The dplyr package makes these steps fast and easy:
* By constraining your options, it helps you think about your data manipulation
challenges.
* It provides simple "verbs", functions that correspond to the most common data
manipulation tasks, to help you translate your thoughts into code.
* It uses efficient backends, so you spend less time waiting for the computer.

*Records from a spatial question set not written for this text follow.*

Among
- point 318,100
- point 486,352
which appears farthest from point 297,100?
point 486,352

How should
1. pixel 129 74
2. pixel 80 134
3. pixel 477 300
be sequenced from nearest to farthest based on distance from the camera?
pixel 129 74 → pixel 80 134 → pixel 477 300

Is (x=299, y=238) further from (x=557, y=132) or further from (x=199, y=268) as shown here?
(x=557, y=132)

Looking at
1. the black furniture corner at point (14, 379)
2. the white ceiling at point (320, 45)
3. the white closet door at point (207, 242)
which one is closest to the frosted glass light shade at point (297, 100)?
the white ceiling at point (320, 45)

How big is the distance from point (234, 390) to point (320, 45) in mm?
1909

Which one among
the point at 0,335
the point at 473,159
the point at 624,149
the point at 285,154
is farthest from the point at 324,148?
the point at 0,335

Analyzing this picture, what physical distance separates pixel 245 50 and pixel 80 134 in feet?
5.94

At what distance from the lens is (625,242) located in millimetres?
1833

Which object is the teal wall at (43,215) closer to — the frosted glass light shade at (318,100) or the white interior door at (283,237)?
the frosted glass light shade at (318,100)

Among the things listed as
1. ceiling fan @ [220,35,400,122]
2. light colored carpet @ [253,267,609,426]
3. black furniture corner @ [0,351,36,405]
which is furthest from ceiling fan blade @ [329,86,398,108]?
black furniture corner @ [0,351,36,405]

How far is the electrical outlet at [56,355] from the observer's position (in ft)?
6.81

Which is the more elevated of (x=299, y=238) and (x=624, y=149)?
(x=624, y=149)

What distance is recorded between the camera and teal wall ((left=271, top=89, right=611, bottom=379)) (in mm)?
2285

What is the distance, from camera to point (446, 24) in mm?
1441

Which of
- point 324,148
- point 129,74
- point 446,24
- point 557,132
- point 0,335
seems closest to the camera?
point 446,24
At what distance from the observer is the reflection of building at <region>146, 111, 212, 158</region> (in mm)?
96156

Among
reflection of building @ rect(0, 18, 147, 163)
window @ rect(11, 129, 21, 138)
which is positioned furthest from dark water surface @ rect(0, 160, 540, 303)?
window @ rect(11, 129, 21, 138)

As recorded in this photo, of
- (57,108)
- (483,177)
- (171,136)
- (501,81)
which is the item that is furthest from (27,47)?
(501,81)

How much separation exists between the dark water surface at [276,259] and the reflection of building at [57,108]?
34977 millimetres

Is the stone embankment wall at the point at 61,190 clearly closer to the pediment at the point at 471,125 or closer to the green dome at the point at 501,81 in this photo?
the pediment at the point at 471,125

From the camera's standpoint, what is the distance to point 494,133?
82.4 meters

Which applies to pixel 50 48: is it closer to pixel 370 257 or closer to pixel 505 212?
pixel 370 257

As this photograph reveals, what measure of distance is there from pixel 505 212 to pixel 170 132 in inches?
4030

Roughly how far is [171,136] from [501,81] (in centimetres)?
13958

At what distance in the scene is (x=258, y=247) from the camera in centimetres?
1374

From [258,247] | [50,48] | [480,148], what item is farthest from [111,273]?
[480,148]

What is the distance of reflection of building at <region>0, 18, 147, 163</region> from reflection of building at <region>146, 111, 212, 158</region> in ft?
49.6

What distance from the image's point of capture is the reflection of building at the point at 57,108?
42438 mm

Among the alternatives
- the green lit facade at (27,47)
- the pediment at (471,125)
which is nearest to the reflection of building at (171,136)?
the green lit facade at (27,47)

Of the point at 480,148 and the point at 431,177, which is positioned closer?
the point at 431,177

This document introduces you to dplyr's basic set of tools, and shows you how to apply them to data frames. dplyr also supports databases via the dbplyr package, once you've installed, read `vignette("dbplyr")` to learn more.
## Data: starwars
To explore the basic data manipulation verbs of dplyr, we'll use the dataset `starwars`. This dataset contains `r nrow(starwars)` characters and comes from the [Star Wars API](https://swapi.dev), and is documented in `?starwars`
```{r}
dim(starwars)
starwars
```
Note that `starwars` is a tibble, a modern reimagining of the data frame. It's particularly useful for large datasets because it only prints the first few rows. You can learn more about tibbles at <https://tibble.tidyverse.org>; in particular you can convert data frames to tibbles with `as_tibble()`.
## Single table verbs
dplyr aims to provide a function for each basic verb of data manipulation. These verbs can be organised into three categories based on the component of the dataset that they work with:
* Rows:
* `filter()` chooses rows based on column values.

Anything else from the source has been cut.